Friday, July 20, 2007

Letting me down gently

I'm finally getting to dealing with the long-awaited weekend, which has come and gone. Did it measure up to my expectations?

My colleague Steve Smith wrote about last Friday night's Immortal show on his blog, and I agree with pretty much everything, including the pungency of the air in the venue and the observation that "the band got the job done." To me, the show lacked that intengible bit of ooomph that would have made it transcendent. (It didn't help that after a while, Abbath starts sounding like a burping toad.) Let's put it this way: It was good, but it wasn't evil, the way 1349 was a few months ago.

The audience was also red-hot with eager anticipation—but easier on the nose—the following night at City Center. The subtitle of the evening might as well have been: The Best Musical Ever with the Star Who Was Born to Be in It. In other words, we were there to see Patti LuPone play Mama Rose in Gypsy.

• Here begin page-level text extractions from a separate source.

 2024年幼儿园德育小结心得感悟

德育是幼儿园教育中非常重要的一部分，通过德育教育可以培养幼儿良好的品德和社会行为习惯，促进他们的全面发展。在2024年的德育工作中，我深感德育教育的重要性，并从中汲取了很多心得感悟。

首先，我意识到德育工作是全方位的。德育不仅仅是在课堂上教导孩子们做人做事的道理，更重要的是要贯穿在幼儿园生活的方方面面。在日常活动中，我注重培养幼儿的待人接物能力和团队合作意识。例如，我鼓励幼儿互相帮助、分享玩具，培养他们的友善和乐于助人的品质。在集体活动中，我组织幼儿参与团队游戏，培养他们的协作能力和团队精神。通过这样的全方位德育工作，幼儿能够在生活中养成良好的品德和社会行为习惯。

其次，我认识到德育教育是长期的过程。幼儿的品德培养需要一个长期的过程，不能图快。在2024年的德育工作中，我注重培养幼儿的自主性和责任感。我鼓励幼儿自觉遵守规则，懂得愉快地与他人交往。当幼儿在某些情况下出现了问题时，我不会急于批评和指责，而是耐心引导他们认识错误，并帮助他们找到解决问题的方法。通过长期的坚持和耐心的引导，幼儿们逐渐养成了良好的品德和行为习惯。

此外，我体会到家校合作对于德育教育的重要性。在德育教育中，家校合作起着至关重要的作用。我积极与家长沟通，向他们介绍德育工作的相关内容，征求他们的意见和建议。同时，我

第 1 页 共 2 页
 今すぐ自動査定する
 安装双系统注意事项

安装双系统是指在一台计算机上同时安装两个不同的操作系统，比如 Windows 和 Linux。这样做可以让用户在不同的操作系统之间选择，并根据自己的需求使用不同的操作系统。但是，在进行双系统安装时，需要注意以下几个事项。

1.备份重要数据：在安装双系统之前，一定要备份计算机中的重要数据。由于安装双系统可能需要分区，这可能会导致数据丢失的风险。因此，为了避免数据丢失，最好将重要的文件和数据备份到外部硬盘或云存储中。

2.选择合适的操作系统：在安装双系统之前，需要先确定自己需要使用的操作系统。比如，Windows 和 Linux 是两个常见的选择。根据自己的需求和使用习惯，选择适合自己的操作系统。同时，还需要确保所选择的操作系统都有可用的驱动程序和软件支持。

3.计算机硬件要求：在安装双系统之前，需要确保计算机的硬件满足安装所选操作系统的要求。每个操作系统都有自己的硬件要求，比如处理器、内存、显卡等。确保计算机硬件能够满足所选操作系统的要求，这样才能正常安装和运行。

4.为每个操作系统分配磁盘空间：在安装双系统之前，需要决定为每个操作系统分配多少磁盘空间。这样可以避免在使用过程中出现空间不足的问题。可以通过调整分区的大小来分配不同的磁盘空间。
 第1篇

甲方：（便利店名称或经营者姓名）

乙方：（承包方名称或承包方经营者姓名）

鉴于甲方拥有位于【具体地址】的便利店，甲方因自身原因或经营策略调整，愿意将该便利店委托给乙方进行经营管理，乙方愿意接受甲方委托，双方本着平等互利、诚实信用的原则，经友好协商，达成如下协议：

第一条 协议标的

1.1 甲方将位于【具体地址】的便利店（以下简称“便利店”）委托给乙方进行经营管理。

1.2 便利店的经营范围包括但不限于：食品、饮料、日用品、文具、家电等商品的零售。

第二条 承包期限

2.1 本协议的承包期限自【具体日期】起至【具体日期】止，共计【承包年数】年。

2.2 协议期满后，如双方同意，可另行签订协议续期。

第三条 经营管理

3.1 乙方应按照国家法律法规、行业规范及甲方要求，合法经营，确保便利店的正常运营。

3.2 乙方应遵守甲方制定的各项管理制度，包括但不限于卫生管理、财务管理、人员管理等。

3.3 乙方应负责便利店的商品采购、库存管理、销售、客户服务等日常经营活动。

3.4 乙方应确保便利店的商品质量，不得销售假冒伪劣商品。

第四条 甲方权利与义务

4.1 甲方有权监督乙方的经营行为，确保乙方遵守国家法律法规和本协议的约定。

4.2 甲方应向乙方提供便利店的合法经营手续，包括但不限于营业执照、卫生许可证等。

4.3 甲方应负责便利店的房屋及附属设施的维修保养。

My colleague Adam Feldman raves about the show in TONY, and I agree with quite a few of his observations (especially how great Laura Benanti is). But to me the production misses transformative transcendence by a mile. Some of it has to do with the insane level of expectation, something I was as guilty as everybody else. But there's no helping Arthur Laurents' perfunctory staging. It's a textbook illustration of the fact that being close to the material—and Laurents, who wrote Gypsy's book, is as close as can be—may not be a good thing when it comes to translating it to the stage.

Here's what I'd love to see but never will, or at least not while Laurents is alive, and not until New York producers grow some balls: Go dark on Gypsy. And I don't mean call Sam Mendes—no, go real dark and give the show to Ivo van Hove or Thomas Ostermeier. Let them dynamite Gypsy to reveal the negative force that sucks everything into its ashen vortex: Let Rose be a real monster, without sugarcoating her by unearthing flickering embers of warmth or suggesting that deep inside she does mean well.

When Baby June grows up and still does her same old kiddie number, Rose should be the selfish, manipulative creator of a creepy adult JonBenet. When the troupe ends up at the burlesque house, the strippers should be run-down hags shooting heroin, and when Rose pimps out Louise to a stripping career, it should look like a mother selling her daughter into white slavery.

Gypsy should be more than drama, for in that case drama is the spoonful of sugar that makes the medicine go down for wimpy theatergoers. No, Gypsy should be staged like the tragedy it really is. And I say, bring it on!